There’s a scene in the movie Goodfellas where Ray Liotta’s character, Henry Hill, takes his new girlfriend out to the Copacabana for the first time. As he passes the long line to get in, several people greet him by name. He knows the doormen, the kitchen staff, the Maître d’, and the group at the next table sends drinks their way. Henry’s new lady is blown away—impressed and smitten.
Henry Hill’s journey through the Copacabana is not unlike what we are seeing in social networking circles. In the business world, it has long been assumed that the bigger the rolodex, the bigger the business. What social networks have done is put that Rolodex on display for the world to see. Whether on Twitter, Facebook or LinkedIn, the lust for a larger network is larger than ever. But at what cost?
I’ve talked to numerous people who reminisce about the days of Twitter when their followers hovered around 200. They were engaged, responding to interesting comments, learning interesting new strategies and tactics in and outside of their industry and attending Tweetups with familiar faces. Now “blessed” with thousands of followers, the Twitter experience is noisier and more impersonal. The very conversational nature that made Twitter so attractive in its nascent stages has been compromised, and the conversation has become a broadcast.
Similarly, Facebook users are now inundated with updates from the hyperactive members of their network and miss key announcements like the birth of a friend’s child or a close former colleague who ended up selling his business.

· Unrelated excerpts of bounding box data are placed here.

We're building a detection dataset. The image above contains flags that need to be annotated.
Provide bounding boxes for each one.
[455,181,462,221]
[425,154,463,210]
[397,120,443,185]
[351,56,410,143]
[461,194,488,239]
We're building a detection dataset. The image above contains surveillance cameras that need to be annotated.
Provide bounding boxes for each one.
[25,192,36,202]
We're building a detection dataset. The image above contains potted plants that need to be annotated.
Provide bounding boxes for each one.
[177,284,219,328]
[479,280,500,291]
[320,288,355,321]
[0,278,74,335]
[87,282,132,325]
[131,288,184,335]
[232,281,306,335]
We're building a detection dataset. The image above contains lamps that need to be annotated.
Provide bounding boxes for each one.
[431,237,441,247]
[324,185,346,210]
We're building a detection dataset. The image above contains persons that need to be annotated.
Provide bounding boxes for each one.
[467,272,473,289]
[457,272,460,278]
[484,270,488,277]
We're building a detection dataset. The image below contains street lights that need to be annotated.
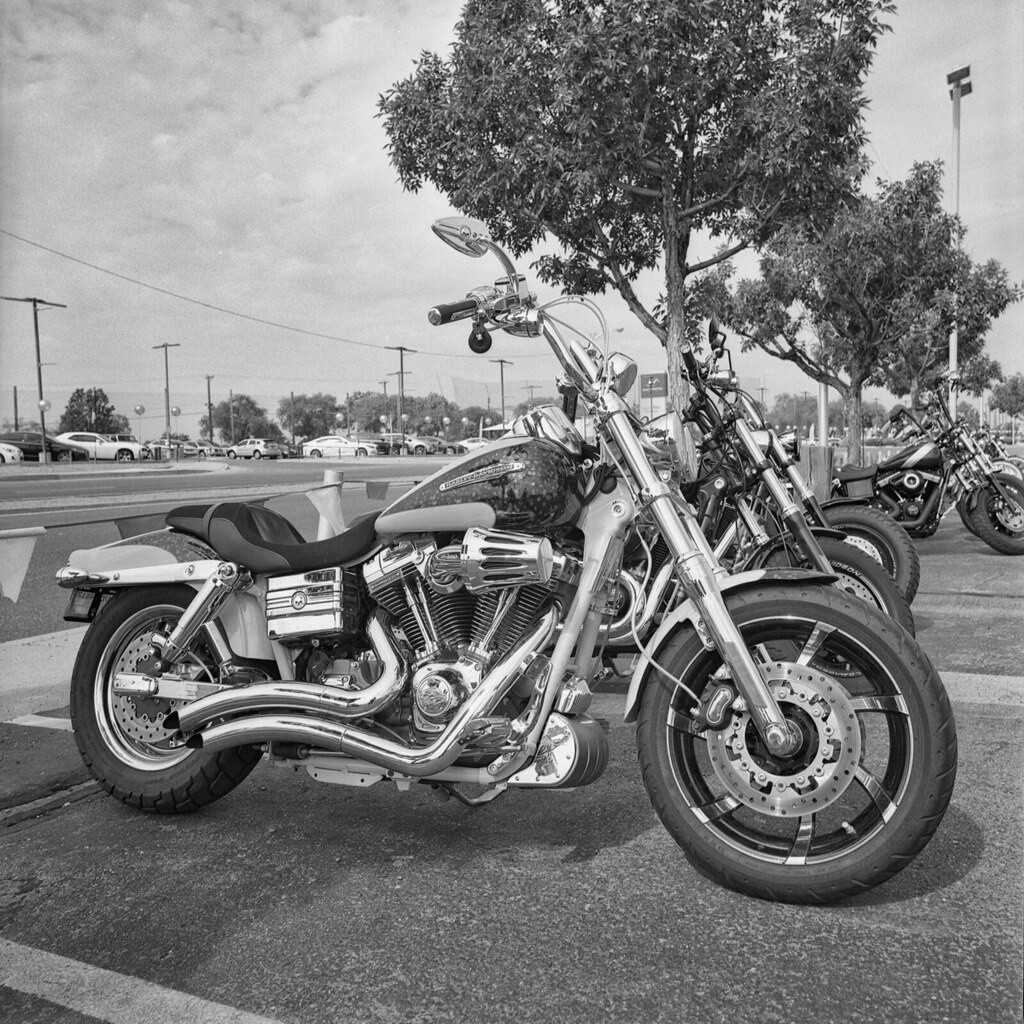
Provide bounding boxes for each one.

It’s easy to get wide-eyed looking for more friends, contacts and followers because you’re watching the needle move a little higher each time you promote your brand, product or service in these channels. It might just be the only truly quantifiable piece of your social media strategy, so it’s easy to justify. However, abandoning the exchange of the ideas, input and concerns (the very things that enhance your product and strengthen your brand) is a short-sighted approach.
A suite of filtering tools and features helps reduce the noise and the lack of focus that accompanies growth in social networks. As these tools mature, it’s important that people and businesses identify not only who they’re engaging—but how. Don’t abandon your roots just because you’ve grown into a social media hotshot. Listen, respond and deliver value.
Watch closely, Henry Hill’s trip through the Copacabana involved quite a few twenty dollar handshakes.